Just learning, I'd say.

Scotch may aid or hinder the process, which... May or may not be helpful.

You can, of course, try to "turn around" the way in which you consider the world around you. At the end of the day, God is just a lazy explanation for something that you either do not know - yet - or something that you know, but have not looked at closely enough to see its natural patterns emerge. Doing so shoves god into an ever-shrinking set of gaps, to a point where you have to ask; "is it even a god anymore?"

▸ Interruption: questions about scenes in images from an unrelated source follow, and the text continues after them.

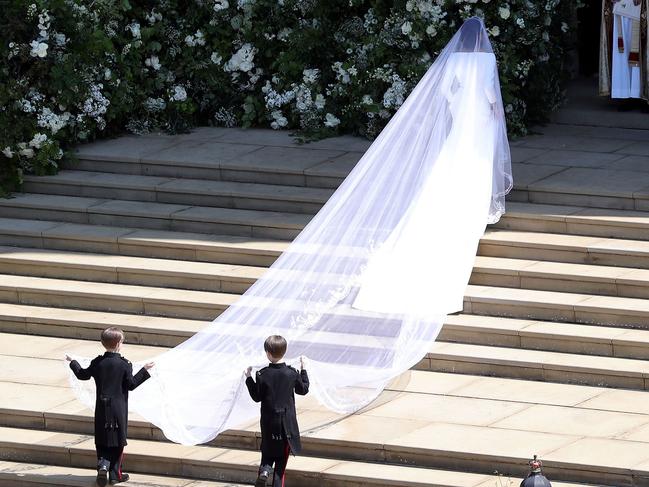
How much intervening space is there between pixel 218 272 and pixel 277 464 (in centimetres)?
328

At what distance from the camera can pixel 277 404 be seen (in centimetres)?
901

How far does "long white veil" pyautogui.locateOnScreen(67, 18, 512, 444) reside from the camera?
391 inches

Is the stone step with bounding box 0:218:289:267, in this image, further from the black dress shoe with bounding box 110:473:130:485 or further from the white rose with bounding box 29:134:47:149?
the black dress shoe with bounding box 110:473:130:485

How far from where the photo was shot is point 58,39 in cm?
1459

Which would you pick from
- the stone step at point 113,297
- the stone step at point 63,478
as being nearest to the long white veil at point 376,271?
the stone step at point 63,478

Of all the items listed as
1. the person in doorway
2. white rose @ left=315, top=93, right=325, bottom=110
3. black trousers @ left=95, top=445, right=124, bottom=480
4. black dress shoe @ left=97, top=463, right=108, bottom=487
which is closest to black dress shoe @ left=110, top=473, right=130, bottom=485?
black trousers @ left=95, top=445, right=124, bottom=480

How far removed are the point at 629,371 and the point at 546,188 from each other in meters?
2.61

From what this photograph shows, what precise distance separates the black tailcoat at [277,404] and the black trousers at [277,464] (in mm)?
28

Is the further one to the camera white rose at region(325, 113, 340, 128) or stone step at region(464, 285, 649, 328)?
white rose at region(325, 113, 340, 128)

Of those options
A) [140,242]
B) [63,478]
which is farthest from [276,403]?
[140,242]

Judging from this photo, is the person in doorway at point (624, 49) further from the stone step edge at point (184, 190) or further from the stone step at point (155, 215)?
the stone step at point (155, 215)

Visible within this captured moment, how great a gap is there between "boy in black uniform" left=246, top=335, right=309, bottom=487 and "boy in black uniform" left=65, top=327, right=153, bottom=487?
0.77m

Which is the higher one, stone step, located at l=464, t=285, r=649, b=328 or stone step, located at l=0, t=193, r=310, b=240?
stone step, located at l=0, t=193, r=310, b=240

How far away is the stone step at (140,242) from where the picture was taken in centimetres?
1241
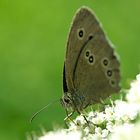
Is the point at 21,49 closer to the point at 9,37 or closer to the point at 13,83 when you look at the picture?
the point at 9,37

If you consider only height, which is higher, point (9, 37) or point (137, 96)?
point (9, 37)

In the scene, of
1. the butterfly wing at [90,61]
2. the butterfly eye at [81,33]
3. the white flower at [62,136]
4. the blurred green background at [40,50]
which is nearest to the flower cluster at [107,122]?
the white flower at [62,136]

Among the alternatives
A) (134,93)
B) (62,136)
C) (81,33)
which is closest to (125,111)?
(134,93)

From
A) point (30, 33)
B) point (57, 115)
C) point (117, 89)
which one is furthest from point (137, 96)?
point (30, 33)

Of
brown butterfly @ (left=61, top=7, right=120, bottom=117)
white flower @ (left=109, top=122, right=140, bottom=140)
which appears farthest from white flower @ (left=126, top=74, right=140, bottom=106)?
brown butterfly @ (left=61, top=7, right=120, bottom=117)

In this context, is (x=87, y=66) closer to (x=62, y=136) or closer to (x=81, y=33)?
(x=81, y=33)

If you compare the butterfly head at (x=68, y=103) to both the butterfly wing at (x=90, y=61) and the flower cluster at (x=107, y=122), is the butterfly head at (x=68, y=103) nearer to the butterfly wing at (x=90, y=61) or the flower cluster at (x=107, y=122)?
the butterfly wing at (x=90, y=61)

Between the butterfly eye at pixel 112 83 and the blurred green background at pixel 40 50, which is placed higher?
the blurred green background at pixel 40 50

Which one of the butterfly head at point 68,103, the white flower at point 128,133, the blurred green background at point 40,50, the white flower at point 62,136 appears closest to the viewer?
the white flower at point 128,133
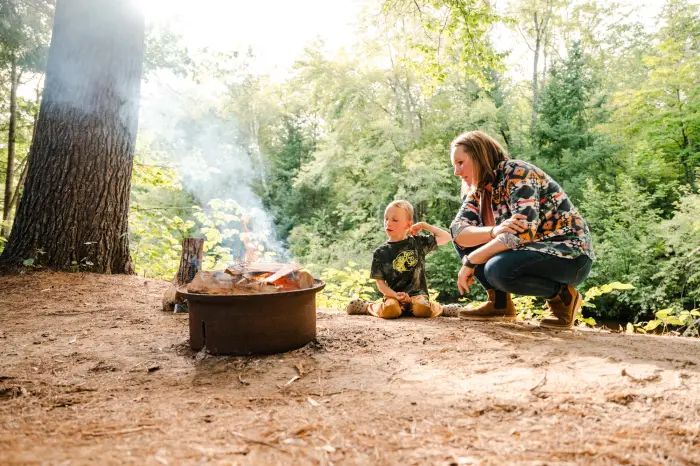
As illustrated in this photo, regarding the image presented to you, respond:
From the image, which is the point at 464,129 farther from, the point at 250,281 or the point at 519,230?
the point at 250,281

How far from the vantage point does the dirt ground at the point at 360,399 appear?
4.61 ft

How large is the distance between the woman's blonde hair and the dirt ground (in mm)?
1109

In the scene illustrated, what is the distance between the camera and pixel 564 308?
10.7 ft

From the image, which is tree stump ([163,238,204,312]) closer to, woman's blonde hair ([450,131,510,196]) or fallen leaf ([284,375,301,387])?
fallen leaf ([284,375,301,387])

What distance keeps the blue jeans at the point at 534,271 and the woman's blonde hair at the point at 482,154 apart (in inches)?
22.2

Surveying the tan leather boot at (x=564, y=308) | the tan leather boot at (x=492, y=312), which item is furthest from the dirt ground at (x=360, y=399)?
the tan leather boot at (x=492, y=312)

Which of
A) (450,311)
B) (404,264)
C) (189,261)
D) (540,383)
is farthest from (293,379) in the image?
(189,261)

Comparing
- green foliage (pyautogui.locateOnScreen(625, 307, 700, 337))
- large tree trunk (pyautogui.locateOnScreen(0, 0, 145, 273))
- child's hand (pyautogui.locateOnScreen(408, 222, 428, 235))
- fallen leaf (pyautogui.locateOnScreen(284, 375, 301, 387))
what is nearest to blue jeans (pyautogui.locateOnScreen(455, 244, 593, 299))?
child's hand (pyautogui.locateOnScreen(408, 222, 428, 235))

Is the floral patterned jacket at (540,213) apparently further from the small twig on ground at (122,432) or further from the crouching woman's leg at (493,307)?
the small twig on ground at (122,432)

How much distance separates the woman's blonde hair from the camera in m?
3.13

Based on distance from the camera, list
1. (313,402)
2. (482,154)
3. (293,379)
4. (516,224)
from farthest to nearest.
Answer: (482,154), (516,224), (293,379), (313,402)

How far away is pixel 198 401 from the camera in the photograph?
1.89 metres

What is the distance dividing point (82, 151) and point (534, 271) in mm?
5170

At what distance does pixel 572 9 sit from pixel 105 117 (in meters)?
24.0
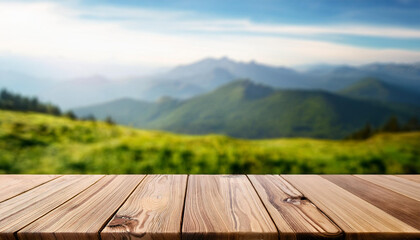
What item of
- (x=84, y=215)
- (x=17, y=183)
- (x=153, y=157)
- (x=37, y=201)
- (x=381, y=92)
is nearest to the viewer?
(x=84, y=215)

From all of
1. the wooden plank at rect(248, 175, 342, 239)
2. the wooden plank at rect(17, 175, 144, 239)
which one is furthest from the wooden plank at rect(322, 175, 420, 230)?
the wooden plank at rect(17, 175, 144, 239)

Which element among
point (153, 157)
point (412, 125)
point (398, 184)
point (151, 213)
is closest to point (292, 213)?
point (151, 213)

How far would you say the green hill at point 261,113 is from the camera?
98.6 meters

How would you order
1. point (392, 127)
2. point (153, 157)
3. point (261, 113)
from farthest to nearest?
point (261, 113)
point (392, 127)
point (153, 157)

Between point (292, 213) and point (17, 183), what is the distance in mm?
1310

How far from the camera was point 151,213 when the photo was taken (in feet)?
3.17

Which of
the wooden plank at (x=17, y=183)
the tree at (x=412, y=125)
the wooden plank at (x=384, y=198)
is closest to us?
the wooden plank at (x=384, y=198)

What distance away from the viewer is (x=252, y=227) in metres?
0.84

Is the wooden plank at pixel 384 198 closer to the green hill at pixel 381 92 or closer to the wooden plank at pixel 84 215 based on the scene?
the wooden plank at pixel 84 215

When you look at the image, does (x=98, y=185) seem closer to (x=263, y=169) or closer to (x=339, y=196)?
(x=339, y=196)

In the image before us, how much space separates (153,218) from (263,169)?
6.34 metres

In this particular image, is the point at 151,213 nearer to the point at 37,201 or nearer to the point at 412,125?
the point at 37,201

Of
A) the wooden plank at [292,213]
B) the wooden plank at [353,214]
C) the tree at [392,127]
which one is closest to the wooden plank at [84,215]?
the wooden plank at [292,213]

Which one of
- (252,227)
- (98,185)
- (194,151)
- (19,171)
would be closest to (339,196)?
(252,227)
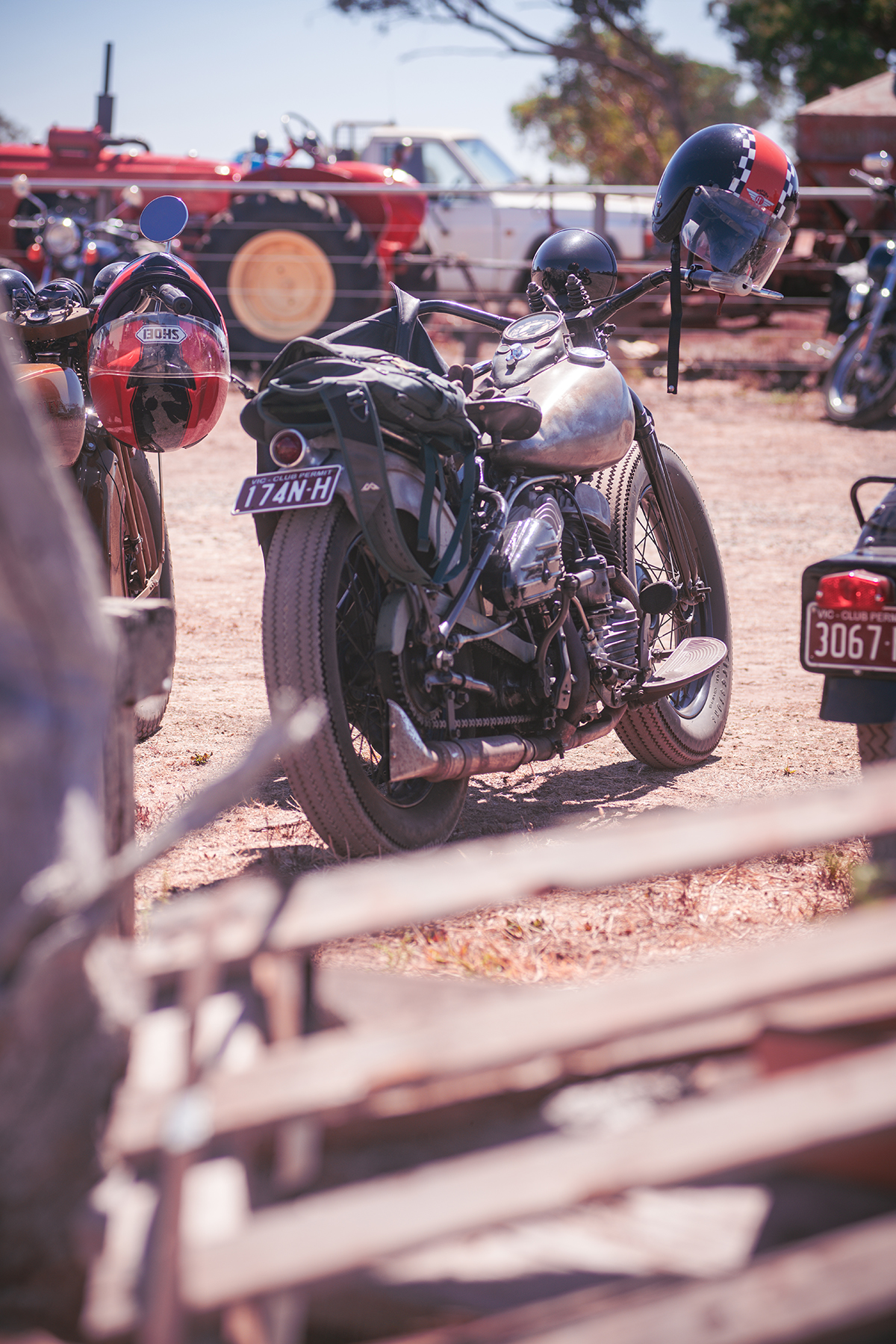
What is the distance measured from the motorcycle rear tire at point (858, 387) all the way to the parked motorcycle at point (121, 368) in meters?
7.49

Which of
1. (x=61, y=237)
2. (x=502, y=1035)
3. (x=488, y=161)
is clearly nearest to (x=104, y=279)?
(x=502, y=1035)

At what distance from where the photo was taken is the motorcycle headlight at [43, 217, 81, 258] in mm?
8414

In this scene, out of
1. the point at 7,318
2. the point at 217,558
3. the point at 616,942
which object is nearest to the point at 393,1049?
the point at 616,942

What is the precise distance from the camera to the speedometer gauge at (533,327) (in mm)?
3484

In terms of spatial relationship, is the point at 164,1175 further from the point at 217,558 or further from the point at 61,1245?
the point at 217,558

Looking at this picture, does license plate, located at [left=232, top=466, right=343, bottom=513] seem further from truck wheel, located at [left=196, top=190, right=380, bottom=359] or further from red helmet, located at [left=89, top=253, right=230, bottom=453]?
truck wheel, located at [left=196, top=190, right=380, bottom=359]

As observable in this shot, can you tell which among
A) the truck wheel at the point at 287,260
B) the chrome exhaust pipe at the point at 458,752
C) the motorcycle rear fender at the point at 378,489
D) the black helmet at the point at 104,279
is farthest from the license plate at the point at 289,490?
the truck wheel at the point at 287,260

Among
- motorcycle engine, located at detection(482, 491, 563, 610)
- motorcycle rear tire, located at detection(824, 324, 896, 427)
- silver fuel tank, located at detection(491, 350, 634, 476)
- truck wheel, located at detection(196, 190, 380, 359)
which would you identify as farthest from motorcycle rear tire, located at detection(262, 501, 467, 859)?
truck wheel, located at detection(196, 190, 380, 359)

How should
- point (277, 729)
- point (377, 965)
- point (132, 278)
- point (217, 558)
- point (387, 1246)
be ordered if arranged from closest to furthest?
point (387, 1246), point (277, 729), point (377, 965), point (132, 278), point (217, 558)

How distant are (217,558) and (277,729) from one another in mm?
5468

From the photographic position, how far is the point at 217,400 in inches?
140

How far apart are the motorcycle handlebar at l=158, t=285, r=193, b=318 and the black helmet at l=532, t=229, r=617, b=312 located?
1.03 metres

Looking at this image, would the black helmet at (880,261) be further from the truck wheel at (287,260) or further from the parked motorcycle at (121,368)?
the parked motorcycle at (121,368)

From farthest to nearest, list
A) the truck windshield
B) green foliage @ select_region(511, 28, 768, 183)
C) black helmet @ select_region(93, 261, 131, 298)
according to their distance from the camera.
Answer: green foliage @ select_region(511, 28, 768, 183) → the truck windshield → black helmet @ select_region(93, 261, 131, 298)
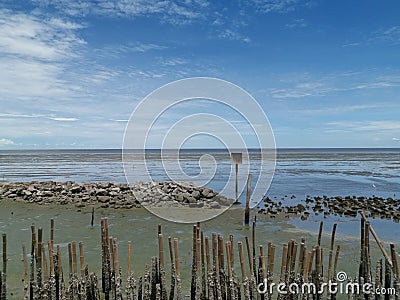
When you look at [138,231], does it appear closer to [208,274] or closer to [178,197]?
[178,197]

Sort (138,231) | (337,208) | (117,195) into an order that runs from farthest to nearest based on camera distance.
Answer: (117,195) < (337,208) < (138,231)

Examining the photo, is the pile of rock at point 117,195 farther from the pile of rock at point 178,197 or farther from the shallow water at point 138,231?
the shallow water at point 138,231

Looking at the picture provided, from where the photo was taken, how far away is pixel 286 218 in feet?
58.2

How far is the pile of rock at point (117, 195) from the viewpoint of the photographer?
2109 cm

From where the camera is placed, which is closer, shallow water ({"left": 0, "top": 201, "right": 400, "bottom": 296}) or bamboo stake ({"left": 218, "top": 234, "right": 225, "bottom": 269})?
bamboo stake ({"left": 218, "top": 234, "right": 225, "bottom": 269})

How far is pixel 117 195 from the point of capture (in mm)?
22359

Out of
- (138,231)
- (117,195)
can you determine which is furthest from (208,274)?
(117,195)

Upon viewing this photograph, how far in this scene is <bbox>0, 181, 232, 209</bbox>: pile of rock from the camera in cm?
2109

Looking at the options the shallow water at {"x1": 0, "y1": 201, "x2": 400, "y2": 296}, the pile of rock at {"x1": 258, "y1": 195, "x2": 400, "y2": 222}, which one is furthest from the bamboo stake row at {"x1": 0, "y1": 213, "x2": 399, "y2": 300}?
the pile of rock at {"x1": 258, "y1": 195, "x2": 400, "y2": 222}

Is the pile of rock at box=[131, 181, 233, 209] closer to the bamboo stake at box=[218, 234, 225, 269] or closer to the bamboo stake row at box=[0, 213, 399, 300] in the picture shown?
the bamboo stake row at box=[0, 213, 399, 300]

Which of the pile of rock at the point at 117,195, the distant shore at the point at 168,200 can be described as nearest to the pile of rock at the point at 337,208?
the distant shore at the point at 168,200

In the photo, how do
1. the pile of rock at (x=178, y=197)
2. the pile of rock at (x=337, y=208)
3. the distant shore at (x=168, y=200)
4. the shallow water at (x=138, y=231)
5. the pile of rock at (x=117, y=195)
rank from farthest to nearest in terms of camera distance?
the pile of rock at (x=178, y=197) < the pile of rock at (x=117, y=195) < the distant shore at (x=168, y=200) < the pile of rock at (x=337, y=208) < the shallow water at (x=138, y=231)

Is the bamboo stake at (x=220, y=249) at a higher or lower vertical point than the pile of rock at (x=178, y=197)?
higher

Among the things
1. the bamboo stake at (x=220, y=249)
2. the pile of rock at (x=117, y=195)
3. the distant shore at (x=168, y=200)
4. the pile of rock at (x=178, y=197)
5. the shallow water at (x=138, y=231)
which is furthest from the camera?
the pile of rock at (x=178, y=197)
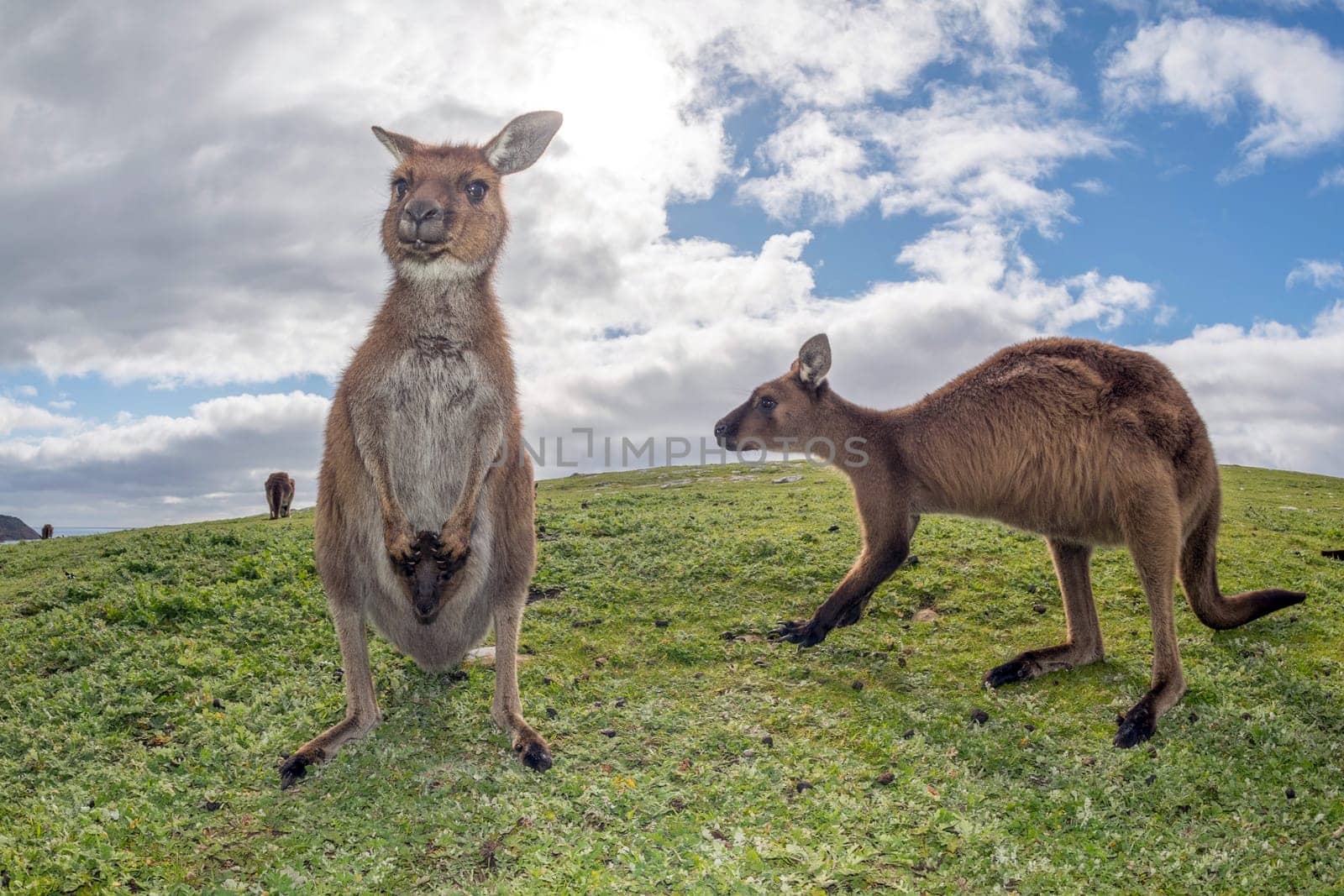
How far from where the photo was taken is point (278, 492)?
23.1 meters

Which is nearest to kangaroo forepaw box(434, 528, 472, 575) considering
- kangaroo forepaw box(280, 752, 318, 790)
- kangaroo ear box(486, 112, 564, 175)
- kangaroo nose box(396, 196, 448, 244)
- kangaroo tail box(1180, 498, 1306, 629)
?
kangaroo forepaw box(280, 752, 318, 790)

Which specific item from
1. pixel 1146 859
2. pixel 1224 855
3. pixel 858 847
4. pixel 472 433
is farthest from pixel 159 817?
pixel 1224 855

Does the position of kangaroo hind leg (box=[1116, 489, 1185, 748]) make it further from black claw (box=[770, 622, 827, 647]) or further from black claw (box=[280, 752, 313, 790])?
black claw (box=[280, 752, 313, 790])

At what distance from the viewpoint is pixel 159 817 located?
15.1ft

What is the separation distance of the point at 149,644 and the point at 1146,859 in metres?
6.86

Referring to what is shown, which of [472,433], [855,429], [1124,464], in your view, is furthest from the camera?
[855,429]

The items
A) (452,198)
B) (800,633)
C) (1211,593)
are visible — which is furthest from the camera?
(800,633)

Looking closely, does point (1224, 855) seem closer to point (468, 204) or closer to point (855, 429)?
point (855, 429)

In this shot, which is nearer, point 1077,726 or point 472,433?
point 472,433

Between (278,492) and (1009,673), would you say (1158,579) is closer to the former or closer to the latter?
(1009,673)

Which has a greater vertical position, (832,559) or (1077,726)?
(832,559)

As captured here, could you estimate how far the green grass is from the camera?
14.1 feet

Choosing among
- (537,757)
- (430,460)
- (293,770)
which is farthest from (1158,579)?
(293,770)

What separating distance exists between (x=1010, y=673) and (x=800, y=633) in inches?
62.5
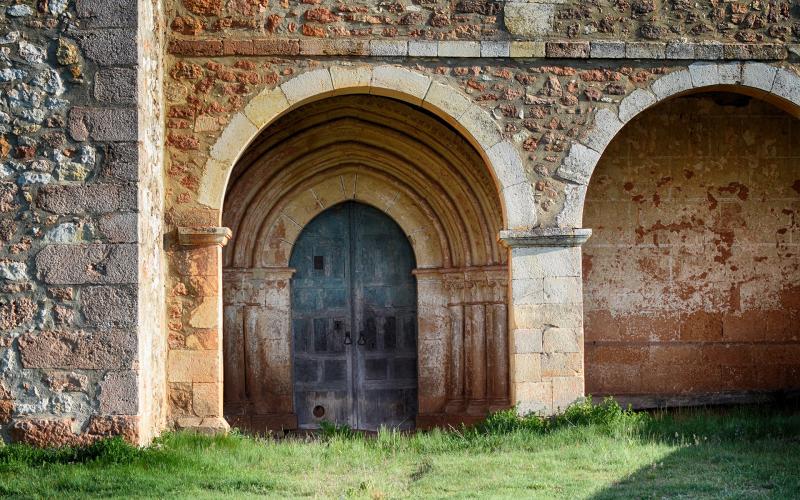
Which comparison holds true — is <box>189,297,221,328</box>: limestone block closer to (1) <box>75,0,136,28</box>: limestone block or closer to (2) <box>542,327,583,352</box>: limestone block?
(1) <box>75,0,136,28</box>: limestone block

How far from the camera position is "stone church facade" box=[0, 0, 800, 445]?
22.6 ft

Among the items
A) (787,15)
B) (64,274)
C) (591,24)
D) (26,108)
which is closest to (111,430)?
(64,274)

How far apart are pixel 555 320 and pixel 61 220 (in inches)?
140

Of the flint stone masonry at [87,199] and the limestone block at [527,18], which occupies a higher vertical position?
the limestone block at [527,18]

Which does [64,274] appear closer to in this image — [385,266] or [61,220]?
[61,220]

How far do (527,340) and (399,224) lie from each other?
2.16 meters

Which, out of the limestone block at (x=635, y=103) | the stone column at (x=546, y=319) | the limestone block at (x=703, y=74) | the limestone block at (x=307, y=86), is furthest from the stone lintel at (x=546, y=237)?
the limestone block at (x=307, y=86)

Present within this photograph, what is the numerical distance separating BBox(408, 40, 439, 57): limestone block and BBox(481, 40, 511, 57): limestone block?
0.35 meters

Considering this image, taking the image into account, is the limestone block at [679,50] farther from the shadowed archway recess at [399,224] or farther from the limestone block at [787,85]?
the shadowed archway recess at [399,224]

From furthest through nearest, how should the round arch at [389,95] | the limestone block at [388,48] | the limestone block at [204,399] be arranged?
the limestone block at [388,48] → the round arch at [389,95] → the limestone block at [204,399]

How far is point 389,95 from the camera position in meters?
8.09

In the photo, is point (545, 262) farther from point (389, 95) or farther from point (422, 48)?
point (422, 48)

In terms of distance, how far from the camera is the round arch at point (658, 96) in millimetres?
8039

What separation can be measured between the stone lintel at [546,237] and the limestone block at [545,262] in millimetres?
38
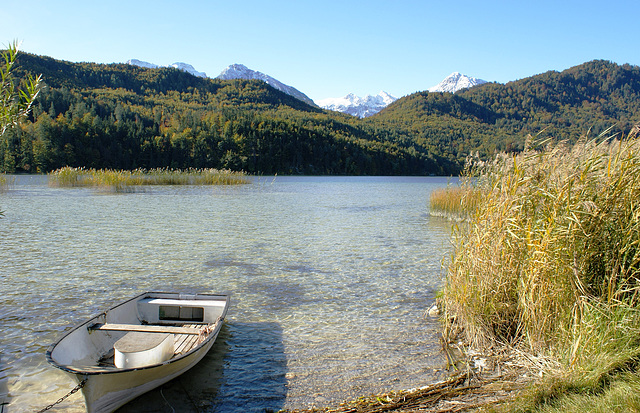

That said, I was never a believer, so... Take it for what it is. If meth or gambling addiction are anything to go by, it may be difficult to un-learn something, even if you are motivated to do so and know better.
Quote from: Ecurb Noselrub on July 25, 2013, 08:18:52 PM
In Asmo's grey lump,
wrath and dark clouds gather force.
Luxembourg trembles.

Michael Reilly

I really do wonder if all of this God business isn't deeply ingrained into my neural pathways. I have not raised my own two children in any kind of faith tradition, so if they do decide to explore that path, they will have a pretty clean slate. But man! This shit is in deep.

Asmodean

Yeah... I can only answer that from an intellectual understanding as I'm "not put together that way." Even when giving up smoking, I just... Woke up one morning and didn't smoke. No struggles or particular cravings. I think part of it is actually that I never decided to quit - just decided to smell a little better in public, if that. It may have been harder, had it been a conscious decision revolving around the act of smoking.

But I do digress. People are creatures of habit, and some are harder to break than others [habits, that is, not people. Although... Yeah. It holds whichever way]. There is a reason religions have, as a whole, survived and even thrived in the age of science. When ideologically-Atheist (as in, atheist as a part of their overall ideology) Soviet Union collapsed after seventy-or-so years (as in, multiple generations) religiousness and organised religion resurged, until today the church is a political and social force, power and institution over there.

I don't think there is any shame in finding it hard to shake - but maybe if you "know better," you don't really have to?
Quote from: Ecurb Noselrub on July 25, 2013, 08:18:52 PM
In Asmo's grey lump,
wrath and dark clouds gather force.
Luxembourg trembles.

Dark Lightning

Being brought in a religion, the brainwashing can go mighty deep. But consider that there are religions that don't have a hell equivalent. Which one is right? None of them.

billy rubin

there are religions that dont have any gods.

theravada, for example.


"I cannot understand the popularity of that kind of music, which is based on repetition. In a civilized society, things don't need to be said more than three times."

Michael Reilly

Most forms of Buddhism are atheistic, aren't they? I know the Tibetans have a polytheistic belief system called Bon grafted onto the Buddhism.

billy rubin

the tibetans are weird. i dont know much about them. its theravada that is explicitly atheist, afaik

indochina mostly.

they treat buddhism the way westerners treat physics.

just this is how the universe works . . . add a god if you want . . .



"I cannot understand the popularity of that kind of music, which is based on repetition. In a civilized society, things don't need to be said more than three times."